Shriver was the brother-in-law of President John F. Kennedy and Sen. Edward Kennedy, and, late in life, father-in-law of actor and former California Gov. Arnold Schwarzenegger. Shriver died Tuesday after being hospitalized for several days in his native Maryland. He was 95 and had suffered from Alzheimer's disease since at least 2003.

The businessman and lawyer helped his late wife and Special Olympics founder Eunice Kennedy Shriver — a sister of JFK and Edward Kennedy — run the organization that allows disabled people to participate in sports.

Shriver helped fulfill one of President Kennedy's campaign promises to start the Peace Corps and ended up building an international institution.

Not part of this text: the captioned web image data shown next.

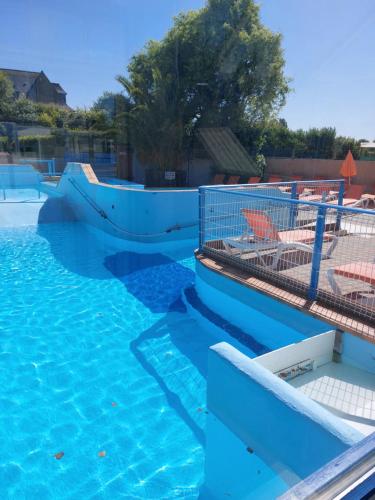 un toboggan aquatique dans une piscine dans l'établissement Mobilhome à cancale, à Cancale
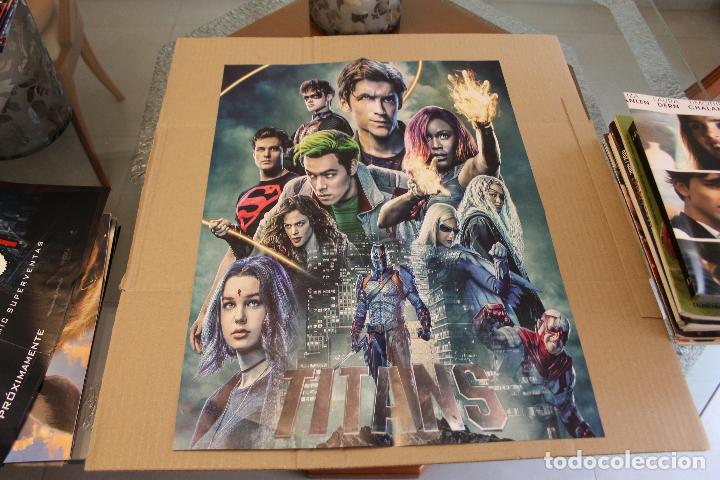 Cine: CARTEL O POSTER DOBLE, PELICULA TITANES Y JAMES BOND DOCTOR NO, 57 X 41 CM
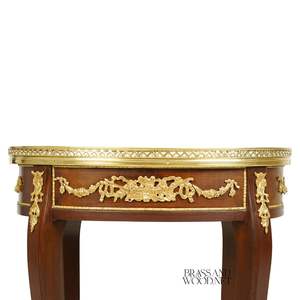 Table basse rectangulaire de luxe avec plateau en marbre blanc et cadre ajouré sculpté à la main en or pour salons classiques - Product Image 3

He later ran the War on Poverty, part of President Lyndon Johnson's Great Society.

Shriver was George McGovern's running mate in the 1972 election, but the Democrats lost in a landslide to President Richard M. Nixon. In 1994, Shriver received the Presidential Medal of Freedom, the nation's highest civilian honor.

The Shrivers had five children Maria, Anthony, Robert, Timothy and Mark. Mark Shriver was elected to the Maryland House of Delegates in 1995 and ran unsuccessfully for Congress in 2002. They also had 19 grandchildren.